BLE brand director Anna Knight asks whether licensing has finally woken up to the potential of video games.
At Brand Licensing Europe last year, we launched a Gaming Activation Zone. We were astounded that such a huge part of the entertainment industry remained relatively untapped in terms of licensing, especially when you consider the vast opportunities it has to offer. The zone had an area where visitors could play the games, as well as a ‘shop’ to help retailers and licensees visualise how games IP can translate to product and sales. We also hosted a gaming session in the Licensing Academy. It was packed out.
That was only just over seven months ago, yet so much seems to have happened since then that, as the games industry readies itself to descend on LA for E3, I’ve been left pondering whether video games licensing has finally grown up.
Video games as culture and art is certainly being taken more seriously. In April, the V&A announced Design/Play/Disrupt, an exhibition opening in September, which will explore the design and culture of 12 ‘disruptive’ video games. As I wrote this column, Radio 4’s Today Programme are interviewing The Guardian’s games editor Keza MacDonald on the 40th anniversary of Space Invaders.
Licensed video games have been around for many years now – anyone remember Paris Hilton’s mobile game back in 2006? Nope. Let’s leave that there then. But on Tuesday evening, that ever so slightly better-known brand Pokémon streamed a press conference live from Japan to announce its next three games with Nintendo – Pokémon Quest, Let’s Go Pikachu and Let’s Go Eevee – each designed for newcomers to the Pokémon games, with a focus on younger generations and non-gamers that have been pulled in by Pokémon Go: a keen consumer products audience.

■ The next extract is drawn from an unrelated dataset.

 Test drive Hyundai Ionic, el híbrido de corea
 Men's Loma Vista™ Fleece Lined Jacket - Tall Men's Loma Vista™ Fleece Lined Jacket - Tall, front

Licensing video games has also never been bigger. Last week, Epic, the developer and publisher of the phenomenally successful Fortnite, which has prompted a mass of articles about ‘how much screen time is safe for your kids’, appointed IMG as its exclusive worldwide licensing agent.
Activision Blizzard unveiled Hasbro as master toy licensee, plus plans for Overwatch LEGO, at Licensing Expo. Rovio also announced its next ‘content roadmap’ for Angry Birds, hinging a flurry of activity around Sony Pictures’ theatrical release of Angry Birds 2 in September.
Leaving ‘normal’ video games to one side for a moment, let’s look at what ‘little sister’ esports have been up to. And, wow. Just wow.
Recent research from Juniper estimates that by 2022, 858 million people worldwide – that’s one in 10 of us – will be watching gaming content online. Much of that increase has been powered by the success of the ‘last-man standing’ genre including the Battle Royale titles. Fortnite and PUBG have also played their part by appealing to new audiences, helping to expand the reach and interest in esports. Of course, it’s not just the content that has driven the meteoric rise of esports. The prize money helps. This year’s pot for Fortnite, for example, is $100 million.
It’s also becoming increasingly global: the first ever Dota 2 major tournament finally took place in the UK over the May bank holiday – teams competed in Birmingham for a cut of the $1 million prize pool. That was just a qualifying round, though, for ‘The International’, which has a prize pool of $24 million up for grabs. I might start practising!